## Given passage:
□ □ □ □ □ □ □

India won't rush players back despite facilities opening

18 May 2020 - 15:05 By Reuters
Former cricketer Sourav Ganguly (2L), newly-elected president of the Board of Control for Cricket in India (BCCI), poses with BCCI office bearers joint-secretary Jayesh George (L), secretary Jay Shah (2R), and treasurer Arun Singh Dhumal, after a press conference at the BCCI headquarters in Mumbai on October 23, 2019.
Former cricketer Sourav Ganguly (2L), newly-elected president of the Board of Control for Cricket in India (BCCI), poses with BCCI office bearers joint-secretary Jayesh George (L), secretary Jay Shah (2R), and treasurer Arun Singh Dhumal, after a press conference at the BCCI headquarters in Mumbai on October 23, 2019.
Image: Punit PARANJPE / AFP

India's cricketers will not be rushed back into training even after the country gave the green light on Sunday for sports facilities to open, the national cricket board has said.

□ □ □ □ □ □ □

## Information supplied:

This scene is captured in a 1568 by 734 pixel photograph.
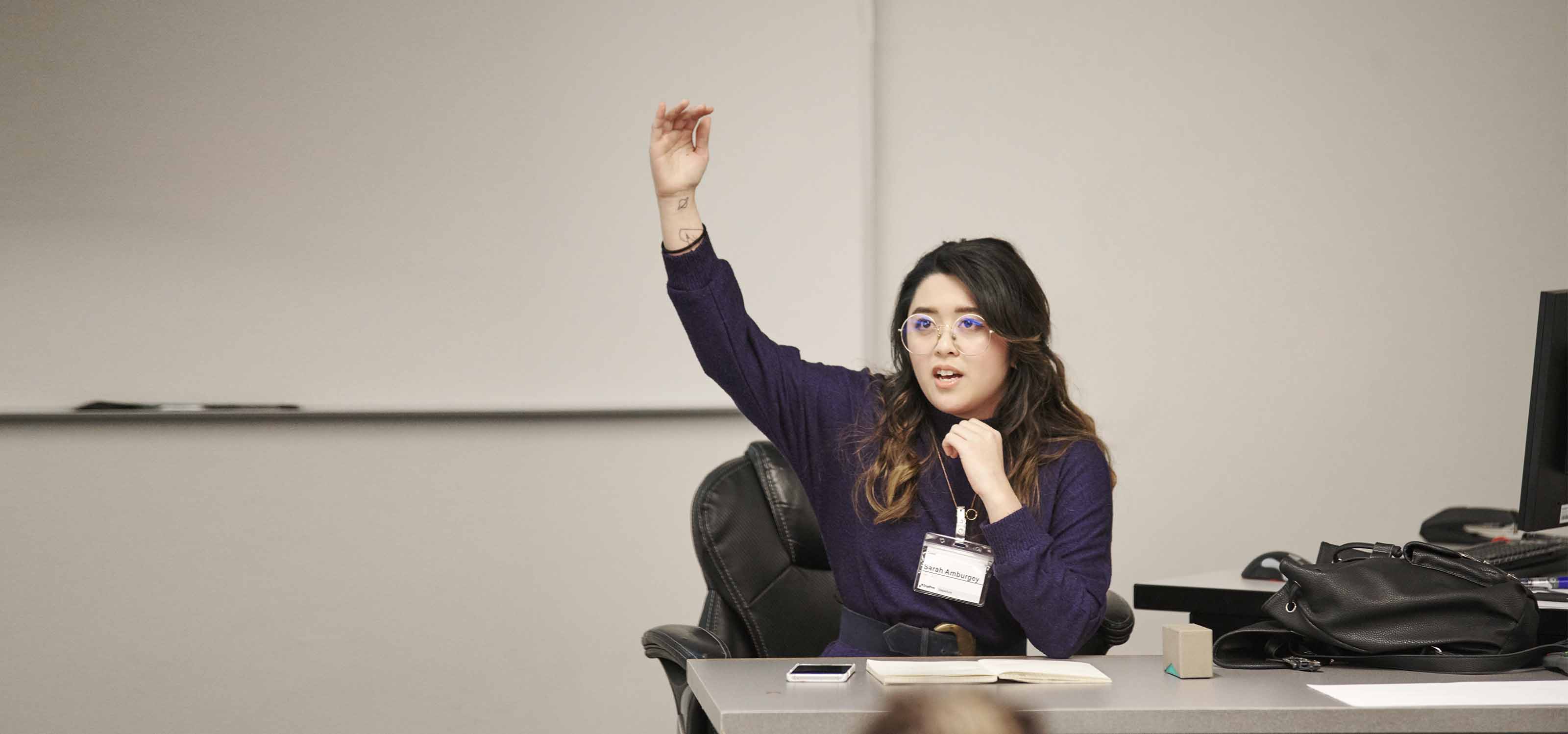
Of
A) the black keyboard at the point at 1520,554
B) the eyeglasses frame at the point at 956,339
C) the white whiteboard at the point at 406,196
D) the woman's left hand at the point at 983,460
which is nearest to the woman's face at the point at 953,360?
the eyeglasses frame at the point at 956,339

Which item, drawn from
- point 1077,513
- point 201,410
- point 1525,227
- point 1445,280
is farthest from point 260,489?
point 1525,227

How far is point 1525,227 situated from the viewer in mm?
3670

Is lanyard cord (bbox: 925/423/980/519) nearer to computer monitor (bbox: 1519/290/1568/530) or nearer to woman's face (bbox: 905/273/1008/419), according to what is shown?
woman's face (bbox: 905/273/1008/419)

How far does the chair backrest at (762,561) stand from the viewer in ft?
6.97

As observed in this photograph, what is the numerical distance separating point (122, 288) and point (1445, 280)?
376 cm

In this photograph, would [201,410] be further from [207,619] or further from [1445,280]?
[1445,280]

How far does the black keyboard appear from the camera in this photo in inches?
88.2

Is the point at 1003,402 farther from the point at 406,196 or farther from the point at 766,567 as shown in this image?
the point at 406,196

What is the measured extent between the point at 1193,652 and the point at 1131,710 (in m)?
0.24

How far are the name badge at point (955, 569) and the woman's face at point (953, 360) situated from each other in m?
0.27

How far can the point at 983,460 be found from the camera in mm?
1733

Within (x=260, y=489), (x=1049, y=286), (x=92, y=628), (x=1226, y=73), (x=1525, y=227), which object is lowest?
(x=92, y=628)

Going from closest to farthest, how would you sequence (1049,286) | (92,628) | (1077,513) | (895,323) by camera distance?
1. (1077,513)
2. (895,323)
3. (92,628)
4. (1049,286)

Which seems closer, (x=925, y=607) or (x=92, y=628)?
(x=925, y=607)
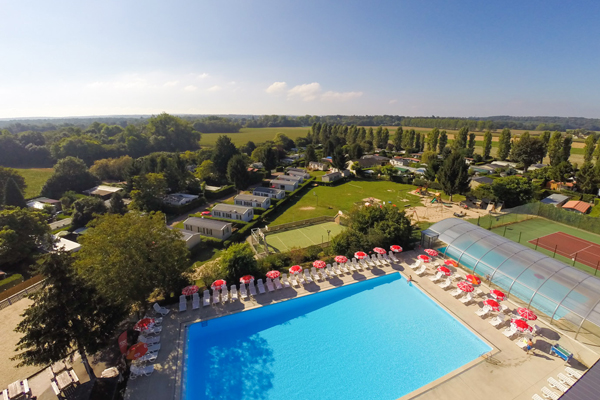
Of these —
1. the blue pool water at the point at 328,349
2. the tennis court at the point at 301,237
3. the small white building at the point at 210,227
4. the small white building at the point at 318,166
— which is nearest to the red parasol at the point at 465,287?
the blue pool water at the point at 328,349

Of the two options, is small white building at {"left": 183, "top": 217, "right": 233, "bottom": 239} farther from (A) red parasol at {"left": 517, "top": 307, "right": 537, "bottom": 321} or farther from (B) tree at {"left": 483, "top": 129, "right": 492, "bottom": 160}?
(B) tree at {"left": 483, "top": 129, "right": 492, "bottom": 160}

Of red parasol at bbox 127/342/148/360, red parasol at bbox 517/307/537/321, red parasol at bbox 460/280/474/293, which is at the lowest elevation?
red parasol at bbox 127/342/148/360

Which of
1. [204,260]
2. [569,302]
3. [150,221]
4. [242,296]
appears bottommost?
[204,260]

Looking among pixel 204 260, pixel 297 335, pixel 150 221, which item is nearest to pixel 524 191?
pixel 297 335

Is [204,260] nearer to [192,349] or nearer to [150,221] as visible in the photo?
[150,221]

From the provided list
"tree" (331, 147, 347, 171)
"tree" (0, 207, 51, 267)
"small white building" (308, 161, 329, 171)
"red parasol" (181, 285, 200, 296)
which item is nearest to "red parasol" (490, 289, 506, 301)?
"red parasol" (181, 285, 200, 296)

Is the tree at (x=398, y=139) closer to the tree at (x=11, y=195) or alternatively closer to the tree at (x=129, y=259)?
the tree at (x=129, y=259)

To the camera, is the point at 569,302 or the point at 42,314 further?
the point at 569,302

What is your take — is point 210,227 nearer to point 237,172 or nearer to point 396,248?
point 237,172
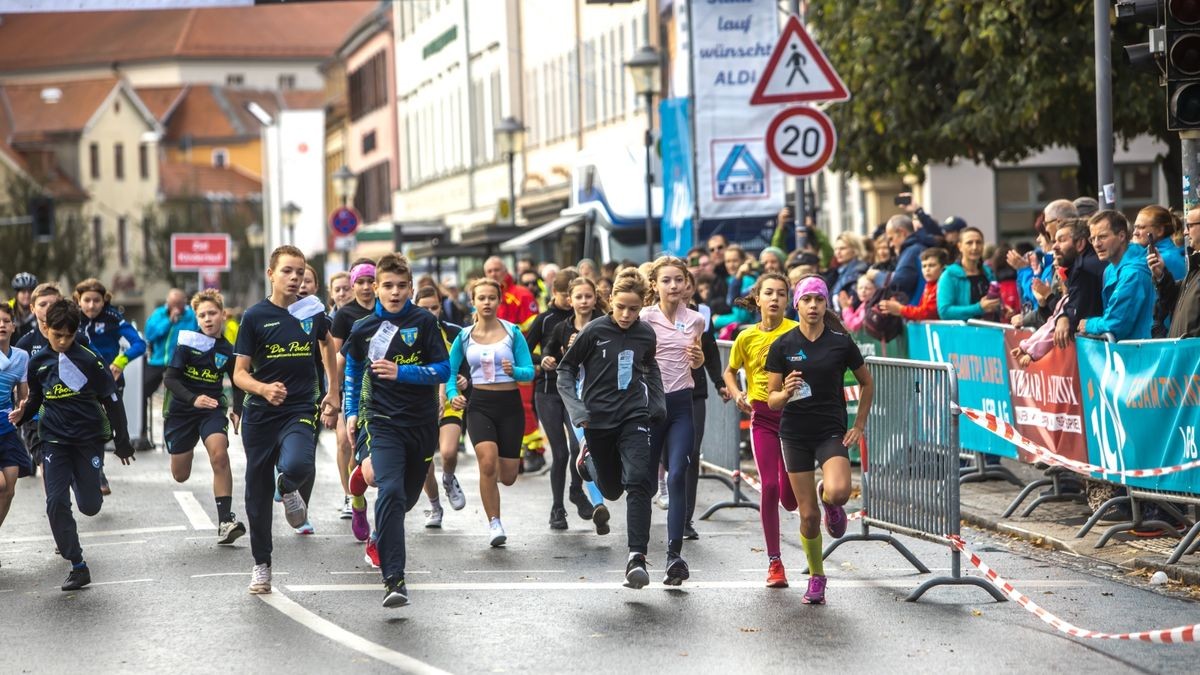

□ □ □ □ □ □ □

## Required tasks:
#1 In one to three sentences, explain what allowed sports facilities in India to open, as the cricket report states it.
#2 Please answer these from the cricket report, each on its own line:
(a) Who is named as the BCCI treasurer?
(b) In which city is the BCCI headquarters?
(c) Who is credited for the image?
#3 Write the next part of the news report on India's cricketers, picking up after its last sentence.
The lines have nothing to do with the news report on India's cricketers.

## Numbered answers:
#1 Sports facilities could open because the country gave the green light on Sunday. Even so, the national cricket board said the players would not be rushed back into training.

#2
(a) Arun Singh Dhumal
(b) Mumbai
(c) Punit Paranjpe / AFP

#3
India has extended a nationwide lockdown to May 31 as it tries to curb the spread of the novel coronavirus, and while stadiums and sports complexes are reopening to allow athletes to train there will be no events staged that would draw spectators.

With travel and other restrictions in place, the Board of Control for Cricket in India (BCCI) said it would wait before scheduling any training camp for its contracted players.

"... the safety and well-being of its athletes and support staff is paramount and (it) will not rush into any decision that can hamper or jeopardize India's efforts in containing the spread of the virus," BCCI treasurer Arun Singh Dhumal said in a statement late on Sunday.

India are scheduled to tour Sri Lanka in June for a limited-overs series but that trip is likely to be postponed due to the pandemic.

India's cricketers have been cooling their heels at home during the lockdown, which has seen the Indian Premier League postponed indefinitely.

Dhumal told Reuters last week the BCCI was looking for a new window for the Twenty20 league later in the year to avoid a potential $530 million loss.